Study text
_ _ _ _

Driverless cars

Nicholas John talks to David Scott-Malden, Operations Director at Inspired Villages, about the importance of maintaining independence in later life.

Nowadays, we all rely heavily on our cars. How do older people cope when they can no longer drive and are faced with a loss of independence?

I think it’s fair to say that we all take for granted our complete independence when it comes to our cars! We enjoy the freedom to go wherever we want, whenever we want. It’s only occasionally when our car is being serviced or repaired that we are reminded of the limitations imposed by not having a car at our disposal. 

So how would we feel if we were told that we could no longer drive? Because that’s what is likely to happen to us all as we grow older and our health deteriorates. Some of the medical conditions that drivers must declare to the DVLA are dementia, Parkinson’s, epilepsy, insulin-treated diabetes, any chronic neurological condition, such as multiple sclerosis, and any condition that affects both eyes, or total loss of sight in one eye. 

For those in their seventies or above, there are other conditions as well, or perhaps just a growing awareness that they are no longer safe on the roads. 

We all rely on having instant access to our own four wheels, don’t we?

We use our cars all the time – to meet friends and relatives, go shopping or to events and functions or simply to get out of the house. But when that’s taken away, it can cause huge problems.

Many older wives become increasingly dependent on their husbands for transport in later life, so if the husband is unable to continue driving this can lead to a couple losing their independence altogether, or to a wife losing her independence if her husband dies. Some older people decide to hang up their driving gloves after an accident or a near-miss.

My grandfather allegedly ran down the man with the red flag in 1898 but drove for nearly 70 years before being kindly asked to stop! So how do you maintain independence if you have to give up your car for medical or other reasons?

I suppose if you’re wealthy enough, you could employ a chauffeur, but most of us have to consider cheaper alternatives, which could include using public transport, taxis or reliance on friends and family. Buses are cheap but services are often limited by routes and times and not always convenient and while taxis are great for short journeys or occasional longer trips, they may not be satisfactory if you live in a village some distance from a town, and the costs can mount up with regular use.

_ _ _ _

Exercise
Can you copy word for word the part of the driverless cars article that begins at the words "So how would" and stops after "in one eye."? The data after this point was drawn from a separate source.

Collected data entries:
_ _ _ _

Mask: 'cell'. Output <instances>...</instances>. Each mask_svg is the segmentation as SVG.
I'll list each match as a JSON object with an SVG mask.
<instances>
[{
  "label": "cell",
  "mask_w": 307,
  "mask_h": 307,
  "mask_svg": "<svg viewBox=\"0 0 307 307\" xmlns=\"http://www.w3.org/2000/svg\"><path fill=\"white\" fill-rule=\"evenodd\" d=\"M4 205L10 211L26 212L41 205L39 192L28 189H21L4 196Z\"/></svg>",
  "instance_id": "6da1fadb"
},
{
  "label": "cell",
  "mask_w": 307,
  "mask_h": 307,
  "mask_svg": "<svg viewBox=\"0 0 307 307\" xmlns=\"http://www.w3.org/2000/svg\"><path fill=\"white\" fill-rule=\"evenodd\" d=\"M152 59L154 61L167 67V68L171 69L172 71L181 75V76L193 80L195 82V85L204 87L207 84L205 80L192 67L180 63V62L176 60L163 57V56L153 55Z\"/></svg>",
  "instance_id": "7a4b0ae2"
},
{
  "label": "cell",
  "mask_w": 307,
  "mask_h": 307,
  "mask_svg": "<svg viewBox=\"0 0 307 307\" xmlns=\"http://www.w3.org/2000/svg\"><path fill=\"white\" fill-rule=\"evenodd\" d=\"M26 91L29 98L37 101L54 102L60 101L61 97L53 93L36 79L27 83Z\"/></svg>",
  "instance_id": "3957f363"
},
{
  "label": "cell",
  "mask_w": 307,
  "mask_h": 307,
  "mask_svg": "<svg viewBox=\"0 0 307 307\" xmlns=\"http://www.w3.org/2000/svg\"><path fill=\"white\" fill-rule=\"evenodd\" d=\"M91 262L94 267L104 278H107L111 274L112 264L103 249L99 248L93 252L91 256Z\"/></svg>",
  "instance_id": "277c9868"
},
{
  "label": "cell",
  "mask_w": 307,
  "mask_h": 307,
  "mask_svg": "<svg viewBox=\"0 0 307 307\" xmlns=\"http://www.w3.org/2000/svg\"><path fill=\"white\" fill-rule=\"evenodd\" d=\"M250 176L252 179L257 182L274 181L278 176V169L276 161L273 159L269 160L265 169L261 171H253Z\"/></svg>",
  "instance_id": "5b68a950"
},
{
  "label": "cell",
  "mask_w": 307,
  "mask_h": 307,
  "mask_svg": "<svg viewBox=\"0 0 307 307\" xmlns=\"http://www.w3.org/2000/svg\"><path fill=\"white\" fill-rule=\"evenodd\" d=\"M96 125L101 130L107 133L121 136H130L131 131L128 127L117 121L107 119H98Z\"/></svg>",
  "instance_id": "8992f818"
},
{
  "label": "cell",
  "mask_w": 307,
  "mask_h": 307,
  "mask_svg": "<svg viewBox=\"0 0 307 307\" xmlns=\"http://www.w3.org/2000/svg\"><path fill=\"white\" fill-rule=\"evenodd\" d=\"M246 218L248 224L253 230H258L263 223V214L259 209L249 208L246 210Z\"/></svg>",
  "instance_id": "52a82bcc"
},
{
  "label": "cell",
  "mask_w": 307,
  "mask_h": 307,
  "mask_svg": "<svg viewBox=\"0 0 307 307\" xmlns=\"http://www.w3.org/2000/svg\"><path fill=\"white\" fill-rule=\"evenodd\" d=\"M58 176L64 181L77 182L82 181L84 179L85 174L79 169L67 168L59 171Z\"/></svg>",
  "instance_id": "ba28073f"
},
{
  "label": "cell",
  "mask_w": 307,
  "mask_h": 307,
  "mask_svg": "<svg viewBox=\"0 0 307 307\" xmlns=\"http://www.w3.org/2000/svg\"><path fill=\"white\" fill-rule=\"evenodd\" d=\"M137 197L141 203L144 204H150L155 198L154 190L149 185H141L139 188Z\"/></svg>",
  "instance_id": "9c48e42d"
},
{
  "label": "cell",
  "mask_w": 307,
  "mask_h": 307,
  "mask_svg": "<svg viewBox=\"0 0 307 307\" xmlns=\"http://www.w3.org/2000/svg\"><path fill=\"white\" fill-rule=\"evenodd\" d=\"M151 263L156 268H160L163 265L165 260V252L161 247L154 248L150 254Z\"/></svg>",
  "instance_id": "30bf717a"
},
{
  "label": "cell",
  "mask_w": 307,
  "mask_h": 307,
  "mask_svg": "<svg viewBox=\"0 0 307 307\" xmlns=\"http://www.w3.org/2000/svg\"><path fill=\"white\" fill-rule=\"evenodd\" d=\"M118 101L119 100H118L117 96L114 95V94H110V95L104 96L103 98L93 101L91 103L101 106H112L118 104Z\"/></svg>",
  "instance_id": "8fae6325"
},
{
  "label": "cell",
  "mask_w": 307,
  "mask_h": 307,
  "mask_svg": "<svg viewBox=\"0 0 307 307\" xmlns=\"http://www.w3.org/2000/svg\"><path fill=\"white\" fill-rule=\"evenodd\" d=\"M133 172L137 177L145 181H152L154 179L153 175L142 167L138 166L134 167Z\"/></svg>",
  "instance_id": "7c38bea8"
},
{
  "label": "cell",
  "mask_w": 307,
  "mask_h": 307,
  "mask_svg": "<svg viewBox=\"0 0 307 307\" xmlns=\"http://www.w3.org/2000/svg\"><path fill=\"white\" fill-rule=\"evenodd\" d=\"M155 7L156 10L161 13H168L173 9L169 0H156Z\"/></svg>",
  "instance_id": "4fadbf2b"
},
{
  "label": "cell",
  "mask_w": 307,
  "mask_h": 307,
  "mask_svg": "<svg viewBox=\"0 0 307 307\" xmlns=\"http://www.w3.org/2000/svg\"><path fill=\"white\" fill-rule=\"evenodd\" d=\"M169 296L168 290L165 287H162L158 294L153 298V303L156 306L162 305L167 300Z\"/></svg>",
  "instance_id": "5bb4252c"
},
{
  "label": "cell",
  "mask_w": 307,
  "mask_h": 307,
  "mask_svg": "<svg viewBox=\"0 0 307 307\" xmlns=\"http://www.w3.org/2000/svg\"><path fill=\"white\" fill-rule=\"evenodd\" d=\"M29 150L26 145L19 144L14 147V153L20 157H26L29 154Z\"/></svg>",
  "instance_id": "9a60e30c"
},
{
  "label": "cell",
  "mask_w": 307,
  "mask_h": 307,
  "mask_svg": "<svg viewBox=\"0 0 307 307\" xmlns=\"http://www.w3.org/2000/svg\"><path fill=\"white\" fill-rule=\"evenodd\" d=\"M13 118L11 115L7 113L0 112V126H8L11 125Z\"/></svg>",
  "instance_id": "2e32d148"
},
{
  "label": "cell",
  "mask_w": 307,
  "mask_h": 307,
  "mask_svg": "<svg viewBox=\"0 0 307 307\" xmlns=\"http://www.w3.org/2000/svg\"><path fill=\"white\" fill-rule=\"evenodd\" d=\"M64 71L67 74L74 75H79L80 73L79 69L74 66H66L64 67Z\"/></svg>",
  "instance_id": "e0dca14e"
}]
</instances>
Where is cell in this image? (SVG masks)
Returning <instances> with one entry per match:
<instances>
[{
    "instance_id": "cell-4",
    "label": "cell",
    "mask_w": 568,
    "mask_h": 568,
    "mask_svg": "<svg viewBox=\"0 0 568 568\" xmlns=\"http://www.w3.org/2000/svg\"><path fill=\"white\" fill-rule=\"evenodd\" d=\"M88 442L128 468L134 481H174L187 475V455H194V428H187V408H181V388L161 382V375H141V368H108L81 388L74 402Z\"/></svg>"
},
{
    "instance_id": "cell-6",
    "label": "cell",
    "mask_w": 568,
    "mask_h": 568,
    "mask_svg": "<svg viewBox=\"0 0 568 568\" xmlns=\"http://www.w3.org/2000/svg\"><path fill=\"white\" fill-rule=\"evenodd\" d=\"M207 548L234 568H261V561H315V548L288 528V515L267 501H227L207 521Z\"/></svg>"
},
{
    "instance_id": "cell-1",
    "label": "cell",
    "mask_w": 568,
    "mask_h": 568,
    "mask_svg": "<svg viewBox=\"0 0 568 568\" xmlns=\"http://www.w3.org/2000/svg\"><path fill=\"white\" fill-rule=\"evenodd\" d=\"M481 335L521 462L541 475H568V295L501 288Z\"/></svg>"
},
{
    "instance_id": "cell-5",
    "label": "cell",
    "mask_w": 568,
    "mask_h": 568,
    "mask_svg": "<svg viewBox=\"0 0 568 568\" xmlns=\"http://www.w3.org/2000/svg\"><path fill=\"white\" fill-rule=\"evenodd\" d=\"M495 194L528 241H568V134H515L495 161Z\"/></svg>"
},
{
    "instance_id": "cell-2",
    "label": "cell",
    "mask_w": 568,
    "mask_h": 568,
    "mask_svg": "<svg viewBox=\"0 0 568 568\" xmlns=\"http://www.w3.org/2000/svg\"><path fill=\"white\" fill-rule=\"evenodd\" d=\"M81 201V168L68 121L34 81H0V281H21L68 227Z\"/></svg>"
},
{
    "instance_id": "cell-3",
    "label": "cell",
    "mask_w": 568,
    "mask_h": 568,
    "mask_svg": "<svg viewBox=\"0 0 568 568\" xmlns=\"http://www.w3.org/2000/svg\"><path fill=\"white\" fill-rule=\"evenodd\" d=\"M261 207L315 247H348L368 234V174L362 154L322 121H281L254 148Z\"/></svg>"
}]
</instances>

_ _ _ _

Your solution
So how would we feel if we were told that we could no longer drive? Because that’s what is likely to happen to us all as we grow older and our health deteriorates. Some of the medical conditions that drivers must declare to the DVLA are dementia, Parkinson’s, epilepsy, insulin-treated diabetes, any chronic neurological condition, such as multiple sclerosis, and any condition that affects both eyes, or total loss of sight in one eye.